はじめに

以前「RustのLinux/Windows/OS X向けバイナリをCIで生成する」という記事を書いたのですが半年たって情報が古くなってしまったので更新します。
また、前回記事を書いた後に気づいたのですが、rust-everywhereというのもあるようです。こちらもCIでRustのバイナリ生成するテンプレートになっていて、ARMとかもサポートしているようです。

変更点

前回からの変更点は以下の2点です。

rustup.rsの使用
muslターゲットに変更

rustup.rsは現在のRustのデフォルトのセットアップツール兼ツールチェーン管理ツールです。以前のrustup.shやmultirustは非推奨になったようなので皆さん乗り換えましょう。
rustup.rsではクロスコンパイル用のターゲット追加が簡単にできるようになっているのでCI用のスクリプトがだいぶ簡素化されました。

muslはi686/x86_64のLinux環境で選択可能なターゲットで、libcとしてglibcを使うのではなく、musl libcというライブラリを使い、staticリンクしたバイナリを生成できます。CIで生成したバイナリをそのまま配布する場合、glibcのバージョンが古い環境などで動かないことがあったのでこちらに変更しました。ただ、後述しますが、現状では問題もあるようです。
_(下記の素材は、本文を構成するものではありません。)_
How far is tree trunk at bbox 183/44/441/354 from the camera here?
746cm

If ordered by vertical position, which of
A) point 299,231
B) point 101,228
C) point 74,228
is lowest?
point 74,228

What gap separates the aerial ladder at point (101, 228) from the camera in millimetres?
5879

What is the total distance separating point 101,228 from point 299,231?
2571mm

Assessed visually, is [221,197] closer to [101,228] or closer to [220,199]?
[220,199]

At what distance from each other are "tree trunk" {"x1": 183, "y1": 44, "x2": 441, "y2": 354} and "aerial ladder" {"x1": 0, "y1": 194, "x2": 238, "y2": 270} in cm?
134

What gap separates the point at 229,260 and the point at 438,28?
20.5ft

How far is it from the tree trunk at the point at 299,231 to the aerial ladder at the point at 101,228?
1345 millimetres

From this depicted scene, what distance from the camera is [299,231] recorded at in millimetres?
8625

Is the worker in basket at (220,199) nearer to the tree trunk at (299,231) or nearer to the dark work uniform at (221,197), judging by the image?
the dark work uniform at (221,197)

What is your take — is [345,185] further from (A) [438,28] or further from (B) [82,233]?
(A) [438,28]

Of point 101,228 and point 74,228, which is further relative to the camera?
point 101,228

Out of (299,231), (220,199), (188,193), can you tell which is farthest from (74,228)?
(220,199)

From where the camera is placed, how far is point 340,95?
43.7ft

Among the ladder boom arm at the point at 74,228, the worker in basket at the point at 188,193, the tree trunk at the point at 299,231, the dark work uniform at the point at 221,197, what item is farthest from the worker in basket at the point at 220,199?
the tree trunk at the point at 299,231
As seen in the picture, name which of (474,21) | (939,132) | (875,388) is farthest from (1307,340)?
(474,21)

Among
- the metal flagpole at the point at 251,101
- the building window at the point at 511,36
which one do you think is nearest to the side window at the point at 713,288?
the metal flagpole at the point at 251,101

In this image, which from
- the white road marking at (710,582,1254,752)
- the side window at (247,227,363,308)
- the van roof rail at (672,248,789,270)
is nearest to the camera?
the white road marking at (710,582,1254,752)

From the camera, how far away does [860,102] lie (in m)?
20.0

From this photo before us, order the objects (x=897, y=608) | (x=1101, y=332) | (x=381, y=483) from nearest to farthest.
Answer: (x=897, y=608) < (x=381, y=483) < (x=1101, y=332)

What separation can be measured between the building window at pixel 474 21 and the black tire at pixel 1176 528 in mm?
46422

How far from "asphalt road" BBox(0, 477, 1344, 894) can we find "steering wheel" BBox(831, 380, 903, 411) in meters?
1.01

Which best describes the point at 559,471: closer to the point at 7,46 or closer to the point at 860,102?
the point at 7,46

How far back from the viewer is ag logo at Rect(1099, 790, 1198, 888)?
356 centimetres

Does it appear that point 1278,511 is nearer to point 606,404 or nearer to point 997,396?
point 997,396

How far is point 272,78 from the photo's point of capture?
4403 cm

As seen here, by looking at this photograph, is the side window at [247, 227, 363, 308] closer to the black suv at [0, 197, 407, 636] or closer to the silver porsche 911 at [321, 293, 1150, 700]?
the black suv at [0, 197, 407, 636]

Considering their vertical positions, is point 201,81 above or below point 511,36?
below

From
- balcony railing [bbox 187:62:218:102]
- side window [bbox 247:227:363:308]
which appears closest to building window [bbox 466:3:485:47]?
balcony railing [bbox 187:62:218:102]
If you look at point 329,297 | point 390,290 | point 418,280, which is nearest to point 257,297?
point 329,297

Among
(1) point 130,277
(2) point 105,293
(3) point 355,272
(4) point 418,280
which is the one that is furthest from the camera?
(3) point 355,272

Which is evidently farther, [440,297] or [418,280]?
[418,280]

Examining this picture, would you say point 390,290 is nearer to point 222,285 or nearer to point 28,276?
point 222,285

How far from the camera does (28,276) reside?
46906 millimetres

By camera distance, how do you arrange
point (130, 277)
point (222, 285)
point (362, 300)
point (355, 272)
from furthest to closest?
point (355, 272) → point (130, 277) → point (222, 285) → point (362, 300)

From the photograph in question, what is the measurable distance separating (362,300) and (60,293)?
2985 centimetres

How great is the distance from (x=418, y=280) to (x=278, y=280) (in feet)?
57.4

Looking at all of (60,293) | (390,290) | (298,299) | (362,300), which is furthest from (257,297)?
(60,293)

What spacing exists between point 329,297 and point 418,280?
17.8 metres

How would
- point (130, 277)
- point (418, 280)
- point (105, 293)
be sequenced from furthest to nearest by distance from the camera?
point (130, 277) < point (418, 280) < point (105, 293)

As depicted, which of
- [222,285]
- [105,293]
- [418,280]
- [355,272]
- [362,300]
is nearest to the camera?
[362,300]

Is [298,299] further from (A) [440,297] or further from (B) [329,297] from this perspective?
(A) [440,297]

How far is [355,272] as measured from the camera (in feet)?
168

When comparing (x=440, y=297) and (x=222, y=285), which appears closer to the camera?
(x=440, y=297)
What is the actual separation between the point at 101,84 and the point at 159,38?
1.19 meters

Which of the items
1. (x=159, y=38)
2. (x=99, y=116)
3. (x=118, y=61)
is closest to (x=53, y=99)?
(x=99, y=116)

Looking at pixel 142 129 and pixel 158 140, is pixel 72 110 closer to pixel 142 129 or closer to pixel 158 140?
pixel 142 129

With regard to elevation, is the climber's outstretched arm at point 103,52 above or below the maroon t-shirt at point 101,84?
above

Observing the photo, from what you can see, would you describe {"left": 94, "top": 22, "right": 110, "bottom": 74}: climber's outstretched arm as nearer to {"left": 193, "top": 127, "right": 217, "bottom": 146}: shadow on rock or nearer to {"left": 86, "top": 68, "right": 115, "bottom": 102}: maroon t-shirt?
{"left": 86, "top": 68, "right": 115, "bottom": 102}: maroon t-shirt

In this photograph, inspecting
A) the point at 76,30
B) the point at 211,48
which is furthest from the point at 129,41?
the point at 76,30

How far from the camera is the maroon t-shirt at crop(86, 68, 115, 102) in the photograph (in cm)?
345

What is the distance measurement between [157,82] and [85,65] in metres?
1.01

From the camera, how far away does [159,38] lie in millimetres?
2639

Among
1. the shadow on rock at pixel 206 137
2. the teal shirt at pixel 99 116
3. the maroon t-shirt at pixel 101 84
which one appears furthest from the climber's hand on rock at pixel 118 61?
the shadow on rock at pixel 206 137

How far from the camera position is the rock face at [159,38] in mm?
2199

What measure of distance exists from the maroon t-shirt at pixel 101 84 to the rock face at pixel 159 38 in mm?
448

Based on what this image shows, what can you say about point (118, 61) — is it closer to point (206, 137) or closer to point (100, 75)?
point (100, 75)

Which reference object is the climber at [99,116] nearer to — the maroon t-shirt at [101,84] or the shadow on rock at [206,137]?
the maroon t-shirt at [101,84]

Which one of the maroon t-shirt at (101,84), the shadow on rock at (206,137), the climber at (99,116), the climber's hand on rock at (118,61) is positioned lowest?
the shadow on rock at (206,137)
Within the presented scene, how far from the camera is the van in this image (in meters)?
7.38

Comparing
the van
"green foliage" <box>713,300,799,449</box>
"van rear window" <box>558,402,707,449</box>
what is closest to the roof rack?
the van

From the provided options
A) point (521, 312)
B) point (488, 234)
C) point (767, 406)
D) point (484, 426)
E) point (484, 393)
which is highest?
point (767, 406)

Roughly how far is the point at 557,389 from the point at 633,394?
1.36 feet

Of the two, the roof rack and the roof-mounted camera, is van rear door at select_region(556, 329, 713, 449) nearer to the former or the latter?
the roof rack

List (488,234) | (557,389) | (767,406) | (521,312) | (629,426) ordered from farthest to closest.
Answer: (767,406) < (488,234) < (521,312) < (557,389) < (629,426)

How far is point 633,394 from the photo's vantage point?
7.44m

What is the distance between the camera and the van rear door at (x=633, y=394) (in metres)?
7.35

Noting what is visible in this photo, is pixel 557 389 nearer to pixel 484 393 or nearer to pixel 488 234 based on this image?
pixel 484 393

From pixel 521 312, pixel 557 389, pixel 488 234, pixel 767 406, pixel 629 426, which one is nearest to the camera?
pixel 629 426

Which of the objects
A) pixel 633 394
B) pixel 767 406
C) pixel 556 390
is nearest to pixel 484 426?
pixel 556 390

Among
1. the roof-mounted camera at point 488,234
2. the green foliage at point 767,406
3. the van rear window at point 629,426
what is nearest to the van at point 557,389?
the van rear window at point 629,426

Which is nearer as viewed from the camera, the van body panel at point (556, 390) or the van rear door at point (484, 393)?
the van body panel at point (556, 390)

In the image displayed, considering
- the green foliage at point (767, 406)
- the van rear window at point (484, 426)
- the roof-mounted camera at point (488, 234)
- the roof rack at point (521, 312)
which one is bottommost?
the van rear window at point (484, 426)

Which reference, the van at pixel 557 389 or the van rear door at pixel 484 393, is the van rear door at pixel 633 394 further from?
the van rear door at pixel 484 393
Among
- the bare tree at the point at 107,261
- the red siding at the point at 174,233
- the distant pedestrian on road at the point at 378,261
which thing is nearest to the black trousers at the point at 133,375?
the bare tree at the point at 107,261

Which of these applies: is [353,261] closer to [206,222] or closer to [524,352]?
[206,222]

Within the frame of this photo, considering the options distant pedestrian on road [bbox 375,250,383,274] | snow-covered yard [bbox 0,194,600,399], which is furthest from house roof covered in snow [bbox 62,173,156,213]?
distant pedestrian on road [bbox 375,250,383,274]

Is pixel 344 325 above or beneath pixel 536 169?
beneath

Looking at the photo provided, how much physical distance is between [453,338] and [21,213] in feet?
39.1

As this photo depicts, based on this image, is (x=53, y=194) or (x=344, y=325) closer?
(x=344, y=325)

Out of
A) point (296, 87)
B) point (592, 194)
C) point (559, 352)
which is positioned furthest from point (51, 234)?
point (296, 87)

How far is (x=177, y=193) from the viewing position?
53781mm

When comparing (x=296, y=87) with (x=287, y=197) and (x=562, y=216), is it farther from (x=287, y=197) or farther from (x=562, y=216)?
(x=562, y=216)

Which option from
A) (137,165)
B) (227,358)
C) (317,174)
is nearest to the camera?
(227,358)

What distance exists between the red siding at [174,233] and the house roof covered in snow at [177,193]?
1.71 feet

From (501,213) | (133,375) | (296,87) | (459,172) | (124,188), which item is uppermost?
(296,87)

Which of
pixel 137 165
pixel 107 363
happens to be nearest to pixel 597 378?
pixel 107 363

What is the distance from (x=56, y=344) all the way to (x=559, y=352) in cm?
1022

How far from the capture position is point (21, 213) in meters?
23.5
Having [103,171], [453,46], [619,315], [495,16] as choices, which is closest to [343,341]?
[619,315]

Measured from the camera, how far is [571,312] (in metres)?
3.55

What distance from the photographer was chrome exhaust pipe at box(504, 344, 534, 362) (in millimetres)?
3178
Travis-CIによるLinux/OS X向けビルド

language: rust

os:
  - linux
  - osx

env:
  - ARCH=i686
  - ARCH=x86_64

before_script:
  - curl https://sh.rustup.rs -sSf | sh -s -- -y --default-toolchain beta
  - export PATH=~/.cargo/bin:$PATH
  - if [[ $TRAVIS_OS_NAME == "linux" && $ARCH == "x86_64" ]]; then rustup target add x86_64-unknown-linux-musl; fi
  - if [[ $TRAVIS_OS_NAME == "linux" && $ARCH == "i686"   ]]; then rustup target add i686-unknown-linux-musl;   fi
  - if [[ $TRAVIS_OS_NAME == "osx"   && $ARCH == "i686"   ]]; then rustup target add i686-apple-darwin;         fi

script:
  - if [[ $TRAVIS_OS_NAME == "osx"   && $ARCH == "x86_64" ]]; then cargo build --release --target=x86_64-apple-darwin;       fi
  - if [[ $TRAVIS_OS_NAME == "osx"   && $ARCH == "i686"   ]]; then cargo build --release --target=i686-apple-darwin;         fi
  - if [[ $TRAVIS_OS_NAME == "linux" && $ARCH == "x86_64" ]]; then cargo build --release --target=x86_64-unknown-linux-musl; fi
  - if [[ $TRAVIS_OS_NAME == "linux" && $ARCH == "i686"   ]]; then cargo build --release --target=i686-unknown-linux-musl;   fi

rustupのおかげでrustup target addするだけで新規ターゲット追加ができます。Travis-CIのRustインストーラがrustup.rsになってくれればもっと楽なのですが。
また、現状(Rust1.11)ではTravis-CI環境でmuslターゲットのビルドは失敗するようです。Rust1.12では直るようなのでとりあえずbetaチャンネルを使っています(–default-toolchain betaの部分です)が、来月にはstableでビルドできるようになるかと思います。

AppVeyorによるWindows向けビルド

platform:
  - x64

environment:
  matrix:
    - TARGET: i686-pc-windows-msvc
    - TARGET: x86_64-pc-windows-msvc

install:
  - curl -sSf -o rustup-init.exe https://win.rustup.rs
  - rustup-init.exe -y
  - set PATH=%PATH%;C:\Users\appveyor\.cargo\bin
  - if NOT "%TARGET%" == "x86_64-pc-windows-msvc" rustup target add %TARGET%

build_script:
  - cmd: cargo build --release --target=%TARGET%

rustup.rsはちゃんとWindowsにも対応しているのでTravis-CI側と同じようなコマンドでOKです。